I suggest to backup the car battery directly at the car battery terminals. Of course, you need a 12v backup battery capable of supplying a few amps. Using one of the small jump start battery packs is probably the simplest solution and would not need any diodes.

Of course even simple jump starting has risks. So plan carefully and only proceed if you know what you are doing.
 
^ Yes many do backfeed, though I couldn't tell you if all do. Some people choose to use the lighter outlet instead, which also backfeeds (and may need the ignition turned on or at least to accessory position to complete the circuit, meaning that other things like the HVAC blower and radio should be turned off first to reduce current), but if it's really a lighter outlet, and most aux outlets (same socket but not tolerant of heat like a lighter outlet would be), are capable of approx 15A so when it backfeeds, you have some current margin as long as nothing using a lot of current is turned on.

Even so, it wouldn't be a bad idea to put a fuse on the power supply, or at least check whether you have spare fuses for whichever circuit is tapped into.

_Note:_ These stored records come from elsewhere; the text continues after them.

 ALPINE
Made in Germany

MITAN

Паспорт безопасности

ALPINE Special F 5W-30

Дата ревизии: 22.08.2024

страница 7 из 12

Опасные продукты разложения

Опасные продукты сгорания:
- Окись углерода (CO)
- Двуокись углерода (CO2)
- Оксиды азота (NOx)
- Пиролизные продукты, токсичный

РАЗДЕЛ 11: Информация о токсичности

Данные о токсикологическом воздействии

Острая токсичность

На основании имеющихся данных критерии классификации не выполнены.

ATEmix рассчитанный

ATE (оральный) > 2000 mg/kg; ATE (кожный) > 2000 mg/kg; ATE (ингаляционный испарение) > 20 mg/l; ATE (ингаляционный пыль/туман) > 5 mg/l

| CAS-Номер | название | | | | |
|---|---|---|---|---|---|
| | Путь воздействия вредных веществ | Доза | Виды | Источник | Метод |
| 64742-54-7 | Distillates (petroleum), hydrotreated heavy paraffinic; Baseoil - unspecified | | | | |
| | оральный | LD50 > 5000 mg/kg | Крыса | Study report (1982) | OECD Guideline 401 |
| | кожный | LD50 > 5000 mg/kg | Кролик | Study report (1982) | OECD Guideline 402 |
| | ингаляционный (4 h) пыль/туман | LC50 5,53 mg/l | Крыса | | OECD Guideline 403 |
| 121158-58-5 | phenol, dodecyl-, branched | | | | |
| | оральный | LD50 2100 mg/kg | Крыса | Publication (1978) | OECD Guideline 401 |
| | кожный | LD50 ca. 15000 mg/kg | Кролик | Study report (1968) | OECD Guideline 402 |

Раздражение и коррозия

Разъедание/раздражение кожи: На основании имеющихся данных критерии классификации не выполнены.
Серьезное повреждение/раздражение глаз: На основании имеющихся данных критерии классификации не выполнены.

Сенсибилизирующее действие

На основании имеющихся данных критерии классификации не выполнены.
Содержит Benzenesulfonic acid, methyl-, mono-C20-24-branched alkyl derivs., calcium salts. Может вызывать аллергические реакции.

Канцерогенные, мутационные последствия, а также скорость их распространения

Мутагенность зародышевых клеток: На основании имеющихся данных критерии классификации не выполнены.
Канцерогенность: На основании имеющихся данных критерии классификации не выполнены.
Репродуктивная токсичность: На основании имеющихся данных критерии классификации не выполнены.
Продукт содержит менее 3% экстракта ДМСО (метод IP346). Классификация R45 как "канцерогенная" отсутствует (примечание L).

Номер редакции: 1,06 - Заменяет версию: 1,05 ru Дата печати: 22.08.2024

I'm not sure how the newer vehicles with the center console touchscreen display and computer factor in, whether they are going to need a lot of current because they'd be on too (with ignition in accessory or on position, or how to reach these states with keyless ignition instead of a switch connected to the lock cylinder), which I suppose is one reason to use the OBDII port instead of the lighter outlet or again to just measure the current draw ahead of time to budget what will and won't work.